手に持っているのは、動物の膀胱袋に詰め込んだ、粘度の高い黒い液体。ピピ特製の強力な接着剤と、可燃性オイルの混合物だ。
「食らえ、即席ナパームだ」
ハヤトがそれを履帯の駆動輪に投げつける。ガラス瓶が割れ、粘着液が絡みつく。
ギギギッ、ガガガッ……!
異物を噛み込んだ履帯が悲鳴を上げ、ガーディアンの片足が完全に停止した。
『駆動系ニ異常発生。バランス制御、不能――』
その場で独楽のように回転し、体勢を崩す巨大な鉄塊。
ハヤトはその背中によじ登った。目指すは、背部にある排熱口の奥――赤く輝く「動力魔石」だ。
「装甲を貫く必要はない。内側から吹き飛ばせばいい」
ハヤトは腰のポーチから、黒色火薬を限界まで圧縮し、指向性を持たせた「成形炸薬(の原型)」を取り出した。それを動力炉の真上に設置し、導火線に火をつける。
「……爆破まで、三秒」
ハヤトはガーディアンの背中を蹴って跳躍した。
三、二、一。
ズドォォォォォンッ!!
鈍く、重い爆発音。
指向性の爆風がガーディアンの内部を駆け巡り、装甲の隙間から真っ赤な炎と黒煙が噴き出した。
『エラァ……エラァ……動力、テイシ……』
巨大な鉄塊が、膝から崩れ落ちるように沈黙した。
「……あと一体!」
ハヤトが振り返ると、フェンを追いかけていたもう一体が、爆音に反応して戻ってこようとしていた。
だが、ハヤトはすでに次の手を打っていた。
停止したガーディアンの腕部――巨大なドリルが接続された油圧シリンダーの配管を、黒曜石のナイフで切断する。プシューッ! と高圧のオイルが噴き出す。
「ピピ、着火剤!」
ハヤトが叫ぶと、ピピが小さな火種をオイル溜まりに落とした。
一瞬で燃え上がる炎の壁。戻ってきたガーディアンは、その炎の前で立ち往生した。
「……チェックメイトだ。鉄屑になりな」
ハヤトは炎の向こう側の影に向けて、残っていた最後の炸薬を投げ込んだ。
数分後。
鉄錆の入り口には、二つの動かない巨大なスクラップが転がっていた。
「……ふぅ。弾薬の消費が激しいな。これじゃあ、本格的な探索は無理だ」
ハヤトは額の汗を拭いながら、ガーディアンの残骸から使えそうな魔導配線やバネを引き抜き始めた。

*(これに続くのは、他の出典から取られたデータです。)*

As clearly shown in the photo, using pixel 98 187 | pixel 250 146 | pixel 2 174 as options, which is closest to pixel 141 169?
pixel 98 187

フェンが誇らしげに尻尾を振り、ピピが疲れたようにハヤトの肩でプルプルと震える。
彼らの目の前には、ついに開かれた廃都への入り口が、漆黒の口を開けて待っていた。
「行くぞ。ここからが、本番だ」
牙なき元帥は、新たな力を求め、死の都へと足を踏み入れた。